STATED EXERCISE: Write out exactly the lines below that run from the line containing "What measurement of" through the last line of the records.

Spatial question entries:
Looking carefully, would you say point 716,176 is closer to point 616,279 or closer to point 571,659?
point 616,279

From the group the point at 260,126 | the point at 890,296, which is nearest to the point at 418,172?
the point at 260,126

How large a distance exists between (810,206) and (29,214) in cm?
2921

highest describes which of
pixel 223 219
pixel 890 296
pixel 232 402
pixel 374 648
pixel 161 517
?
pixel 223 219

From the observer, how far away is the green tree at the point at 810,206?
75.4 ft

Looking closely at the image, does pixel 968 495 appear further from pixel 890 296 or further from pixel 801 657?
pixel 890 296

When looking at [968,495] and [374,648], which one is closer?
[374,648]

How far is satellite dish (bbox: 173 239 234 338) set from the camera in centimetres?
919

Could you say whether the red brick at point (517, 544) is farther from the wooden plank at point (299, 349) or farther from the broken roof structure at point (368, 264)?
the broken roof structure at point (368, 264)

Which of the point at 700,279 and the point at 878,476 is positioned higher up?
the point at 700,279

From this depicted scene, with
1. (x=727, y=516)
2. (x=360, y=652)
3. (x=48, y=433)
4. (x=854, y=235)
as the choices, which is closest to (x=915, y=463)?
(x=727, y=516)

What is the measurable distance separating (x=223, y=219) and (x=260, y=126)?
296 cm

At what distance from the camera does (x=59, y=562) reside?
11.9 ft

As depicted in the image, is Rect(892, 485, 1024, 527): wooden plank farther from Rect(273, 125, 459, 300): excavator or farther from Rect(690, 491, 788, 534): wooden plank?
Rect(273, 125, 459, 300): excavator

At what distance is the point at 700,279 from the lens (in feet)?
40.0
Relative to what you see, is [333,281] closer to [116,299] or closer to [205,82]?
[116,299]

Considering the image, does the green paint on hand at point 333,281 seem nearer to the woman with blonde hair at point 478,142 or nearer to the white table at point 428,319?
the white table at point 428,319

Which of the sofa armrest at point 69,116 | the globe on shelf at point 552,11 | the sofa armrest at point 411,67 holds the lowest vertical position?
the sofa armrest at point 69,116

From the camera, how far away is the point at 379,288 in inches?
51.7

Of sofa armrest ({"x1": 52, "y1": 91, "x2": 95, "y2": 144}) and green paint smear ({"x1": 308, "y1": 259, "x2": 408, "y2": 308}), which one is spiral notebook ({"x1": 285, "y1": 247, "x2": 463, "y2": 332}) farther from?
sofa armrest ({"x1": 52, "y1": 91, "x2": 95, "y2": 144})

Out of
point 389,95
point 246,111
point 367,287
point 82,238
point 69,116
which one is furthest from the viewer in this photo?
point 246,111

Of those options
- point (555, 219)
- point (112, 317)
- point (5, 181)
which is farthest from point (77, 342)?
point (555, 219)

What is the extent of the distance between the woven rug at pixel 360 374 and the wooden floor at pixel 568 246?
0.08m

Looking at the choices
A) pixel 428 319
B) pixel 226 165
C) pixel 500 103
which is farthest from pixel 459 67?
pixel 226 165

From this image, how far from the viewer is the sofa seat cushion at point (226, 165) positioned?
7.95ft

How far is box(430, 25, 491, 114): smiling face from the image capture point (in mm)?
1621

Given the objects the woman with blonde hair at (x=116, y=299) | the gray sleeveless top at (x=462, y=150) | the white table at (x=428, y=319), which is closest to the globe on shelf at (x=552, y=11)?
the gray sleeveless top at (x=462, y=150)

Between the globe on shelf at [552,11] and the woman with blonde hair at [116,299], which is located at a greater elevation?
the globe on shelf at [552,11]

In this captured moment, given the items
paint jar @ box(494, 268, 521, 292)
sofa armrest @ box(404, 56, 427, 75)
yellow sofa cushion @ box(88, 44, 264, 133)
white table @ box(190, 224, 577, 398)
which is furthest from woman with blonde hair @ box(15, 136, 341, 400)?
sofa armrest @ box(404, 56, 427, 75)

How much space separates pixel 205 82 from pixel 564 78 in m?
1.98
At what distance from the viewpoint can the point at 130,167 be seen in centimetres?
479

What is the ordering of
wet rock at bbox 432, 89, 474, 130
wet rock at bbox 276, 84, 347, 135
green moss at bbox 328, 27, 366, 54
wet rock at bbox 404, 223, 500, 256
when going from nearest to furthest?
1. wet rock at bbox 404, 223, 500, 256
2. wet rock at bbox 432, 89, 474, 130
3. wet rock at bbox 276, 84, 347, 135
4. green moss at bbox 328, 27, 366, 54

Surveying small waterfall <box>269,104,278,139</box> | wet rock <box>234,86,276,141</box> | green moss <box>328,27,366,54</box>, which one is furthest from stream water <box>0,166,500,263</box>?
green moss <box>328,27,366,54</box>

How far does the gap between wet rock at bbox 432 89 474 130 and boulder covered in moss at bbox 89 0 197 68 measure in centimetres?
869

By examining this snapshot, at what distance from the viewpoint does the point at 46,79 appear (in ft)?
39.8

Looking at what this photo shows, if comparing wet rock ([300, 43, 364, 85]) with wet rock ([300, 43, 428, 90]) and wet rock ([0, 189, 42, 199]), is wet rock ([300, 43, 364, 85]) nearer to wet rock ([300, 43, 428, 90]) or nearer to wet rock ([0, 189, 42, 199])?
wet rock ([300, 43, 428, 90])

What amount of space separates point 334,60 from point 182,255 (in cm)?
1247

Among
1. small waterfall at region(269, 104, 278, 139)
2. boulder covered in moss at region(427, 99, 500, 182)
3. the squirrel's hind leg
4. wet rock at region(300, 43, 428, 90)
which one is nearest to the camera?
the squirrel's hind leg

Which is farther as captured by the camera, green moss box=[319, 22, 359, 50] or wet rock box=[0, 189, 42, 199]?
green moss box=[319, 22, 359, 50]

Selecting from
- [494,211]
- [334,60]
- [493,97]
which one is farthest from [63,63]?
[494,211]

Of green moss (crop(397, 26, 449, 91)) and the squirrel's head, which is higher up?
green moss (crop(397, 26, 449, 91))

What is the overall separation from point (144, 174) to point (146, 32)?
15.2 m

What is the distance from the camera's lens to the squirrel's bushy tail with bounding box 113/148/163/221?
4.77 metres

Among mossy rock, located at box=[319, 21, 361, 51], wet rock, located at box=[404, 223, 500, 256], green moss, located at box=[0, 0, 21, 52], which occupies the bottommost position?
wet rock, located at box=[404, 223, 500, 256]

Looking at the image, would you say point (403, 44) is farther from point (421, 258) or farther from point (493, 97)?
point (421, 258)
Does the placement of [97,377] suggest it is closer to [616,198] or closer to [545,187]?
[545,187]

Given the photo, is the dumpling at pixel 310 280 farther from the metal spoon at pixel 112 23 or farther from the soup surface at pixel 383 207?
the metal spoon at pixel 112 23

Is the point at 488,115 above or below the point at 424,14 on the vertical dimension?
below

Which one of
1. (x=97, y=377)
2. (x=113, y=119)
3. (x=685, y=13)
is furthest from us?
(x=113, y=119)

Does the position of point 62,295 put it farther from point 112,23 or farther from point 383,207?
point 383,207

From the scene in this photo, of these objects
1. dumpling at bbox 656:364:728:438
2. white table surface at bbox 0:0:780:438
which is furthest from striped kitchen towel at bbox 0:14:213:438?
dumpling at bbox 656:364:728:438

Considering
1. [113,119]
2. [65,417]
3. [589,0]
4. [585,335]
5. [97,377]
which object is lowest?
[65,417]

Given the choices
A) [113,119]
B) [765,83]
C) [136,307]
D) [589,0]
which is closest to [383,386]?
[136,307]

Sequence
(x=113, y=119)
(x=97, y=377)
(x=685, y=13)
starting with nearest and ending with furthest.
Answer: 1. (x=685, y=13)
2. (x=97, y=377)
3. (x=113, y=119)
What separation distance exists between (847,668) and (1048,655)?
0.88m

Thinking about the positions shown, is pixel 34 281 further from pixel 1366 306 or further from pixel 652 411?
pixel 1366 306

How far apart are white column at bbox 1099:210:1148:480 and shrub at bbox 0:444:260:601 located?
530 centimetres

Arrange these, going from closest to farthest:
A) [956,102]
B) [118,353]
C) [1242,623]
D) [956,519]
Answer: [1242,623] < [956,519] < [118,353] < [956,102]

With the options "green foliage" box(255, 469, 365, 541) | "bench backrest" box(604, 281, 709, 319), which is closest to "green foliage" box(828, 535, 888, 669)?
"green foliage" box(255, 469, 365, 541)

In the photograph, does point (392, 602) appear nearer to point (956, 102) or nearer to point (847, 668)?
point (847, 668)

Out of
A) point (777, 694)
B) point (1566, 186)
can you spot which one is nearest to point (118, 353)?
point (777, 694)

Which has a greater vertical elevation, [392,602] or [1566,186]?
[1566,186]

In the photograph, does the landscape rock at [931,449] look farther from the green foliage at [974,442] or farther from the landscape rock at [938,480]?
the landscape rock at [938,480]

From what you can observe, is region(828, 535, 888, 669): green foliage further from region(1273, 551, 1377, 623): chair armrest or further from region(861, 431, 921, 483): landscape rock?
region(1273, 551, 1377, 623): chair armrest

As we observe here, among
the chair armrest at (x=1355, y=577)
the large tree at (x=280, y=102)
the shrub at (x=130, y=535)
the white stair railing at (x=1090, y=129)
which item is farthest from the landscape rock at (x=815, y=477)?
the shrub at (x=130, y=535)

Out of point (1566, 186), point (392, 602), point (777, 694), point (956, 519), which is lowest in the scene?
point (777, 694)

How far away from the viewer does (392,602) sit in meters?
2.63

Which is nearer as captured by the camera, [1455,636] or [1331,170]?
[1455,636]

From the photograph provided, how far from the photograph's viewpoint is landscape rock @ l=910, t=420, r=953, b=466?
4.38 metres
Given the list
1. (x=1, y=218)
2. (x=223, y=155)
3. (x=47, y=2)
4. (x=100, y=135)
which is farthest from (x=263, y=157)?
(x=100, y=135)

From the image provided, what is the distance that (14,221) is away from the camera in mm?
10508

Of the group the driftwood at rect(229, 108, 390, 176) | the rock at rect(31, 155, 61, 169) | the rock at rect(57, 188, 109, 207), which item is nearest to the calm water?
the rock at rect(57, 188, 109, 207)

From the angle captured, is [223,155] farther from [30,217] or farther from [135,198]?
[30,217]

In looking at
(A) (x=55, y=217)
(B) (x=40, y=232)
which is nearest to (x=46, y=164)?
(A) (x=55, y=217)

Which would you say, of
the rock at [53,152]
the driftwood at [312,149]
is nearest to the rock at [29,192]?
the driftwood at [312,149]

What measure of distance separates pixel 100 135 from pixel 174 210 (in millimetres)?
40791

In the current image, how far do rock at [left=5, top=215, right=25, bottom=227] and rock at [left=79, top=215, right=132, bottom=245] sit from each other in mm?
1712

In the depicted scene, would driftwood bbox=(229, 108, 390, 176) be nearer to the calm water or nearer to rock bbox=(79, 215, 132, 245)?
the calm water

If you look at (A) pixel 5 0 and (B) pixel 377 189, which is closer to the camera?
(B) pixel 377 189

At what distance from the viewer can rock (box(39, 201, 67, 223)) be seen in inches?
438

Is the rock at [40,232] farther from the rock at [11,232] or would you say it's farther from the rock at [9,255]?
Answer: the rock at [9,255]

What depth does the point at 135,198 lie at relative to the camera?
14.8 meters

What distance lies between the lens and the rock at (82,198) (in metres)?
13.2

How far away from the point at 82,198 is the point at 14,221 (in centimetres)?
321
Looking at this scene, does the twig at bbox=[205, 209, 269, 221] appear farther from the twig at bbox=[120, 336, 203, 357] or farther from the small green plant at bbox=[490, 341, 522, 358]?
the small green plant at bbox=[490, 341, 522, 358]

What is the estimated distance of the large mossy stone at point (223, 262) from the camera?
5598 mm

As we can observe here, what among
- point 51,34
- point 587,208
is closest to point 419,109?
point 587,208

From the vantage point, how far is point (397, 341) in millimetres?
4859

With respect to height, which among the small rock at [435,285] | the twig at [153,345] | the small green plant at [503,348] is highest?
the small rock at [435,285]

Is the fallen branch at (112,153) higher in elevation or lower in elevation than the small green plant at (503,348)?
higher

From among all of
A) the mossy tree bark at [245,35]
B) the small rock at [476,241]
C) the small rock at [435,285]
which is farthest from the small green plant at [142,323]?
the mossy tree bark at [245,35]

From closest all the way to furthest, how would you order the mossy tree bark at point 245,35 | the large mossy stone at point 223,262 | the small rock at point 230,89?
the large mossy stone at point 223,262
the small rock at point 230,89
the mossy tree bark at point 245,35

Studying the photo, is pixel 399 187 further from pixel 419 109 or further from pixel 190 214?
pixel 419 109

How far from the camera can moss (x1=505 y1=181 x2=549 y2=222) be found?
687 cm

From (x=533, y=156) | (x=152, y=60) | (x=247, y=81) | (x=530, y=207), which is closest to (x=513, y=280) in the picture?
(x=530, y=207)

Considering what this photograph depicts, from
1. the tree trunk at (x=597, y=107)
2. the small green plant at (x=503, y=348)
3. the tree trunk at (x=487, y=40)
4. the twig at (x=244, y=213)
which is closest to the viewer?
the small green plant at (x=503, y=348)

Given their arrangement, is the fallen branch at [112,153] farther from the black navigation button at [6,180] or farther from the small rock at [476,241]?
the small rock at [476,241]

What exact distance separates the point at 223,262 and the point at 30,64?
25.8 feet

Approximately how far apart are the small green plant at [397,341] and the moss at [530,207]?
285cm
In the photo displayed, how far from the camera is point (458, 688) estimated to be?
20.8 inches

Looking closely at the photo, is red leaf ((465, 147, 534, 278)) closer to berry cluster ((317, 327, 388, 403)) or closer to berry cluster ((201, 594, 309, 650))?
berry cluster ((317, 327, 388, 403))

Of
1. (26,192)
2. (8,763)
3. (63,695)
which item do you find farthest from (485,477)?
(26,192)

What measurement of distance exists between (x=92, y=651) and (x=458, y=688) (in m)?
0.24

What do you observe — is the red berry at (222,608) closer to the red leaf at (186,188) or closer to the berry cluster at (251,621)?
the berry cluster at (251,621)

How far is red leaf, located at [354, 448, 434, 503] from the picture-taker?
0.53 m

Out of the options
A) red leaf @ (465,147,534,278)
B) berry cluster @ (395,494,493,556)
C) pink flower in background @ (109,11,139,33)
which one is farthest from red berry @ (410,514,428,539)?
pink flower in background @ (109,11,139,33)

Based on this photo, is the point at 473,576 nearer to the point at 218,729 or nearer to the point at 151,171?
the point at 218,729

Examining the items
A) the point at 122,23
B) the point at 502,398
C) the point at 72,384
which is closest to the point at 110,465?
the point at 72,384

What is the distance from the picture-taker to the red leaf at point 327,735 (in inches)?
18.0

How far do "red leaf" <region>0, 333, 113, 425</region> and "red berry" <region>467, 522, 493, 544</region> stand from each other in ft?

EXERCISE RESULT:
What measurement of distance exists between (x=92, y=651) and (x=458, y=688) (in m)?
0.24

What do you observe — is the red berry at (222,608) closer to the red leaf at (186,188) or closer to the berry cluster at (251,621)?
the berry cluster at (251,621)

How far is red leaf, located at [354, 448, 434, 503] from the picture-taker?
0.53 m

Out of the options
A) red leaf @ (465,147,534,278)
B) berry cluster @ (395,494,493,556)
C) pink flower in background @ (109,11,139,33)
which one is farthest from red berry @ (410,514,428,539)?
pink flower in background @ (109,11,139,33)

Based on this photo, is the point at 473,576 nearer to the point at 218,729 or nearer to the point at 151,171?
the point at 218,729

Examining the items
A) the point at 122,23
B) the point at 502,398
C) the point at 72,384
which is closest to the point at 110,465?
the point at 72,384

What is the distance from the picture-taker to the red leaf at point 327,735 (in inches)?
18.0

How far do "red leaf" <region>0, 333, 113, 425</region> and "red berry" <region>467, 522, 493, 544</region> stand from each other in ft?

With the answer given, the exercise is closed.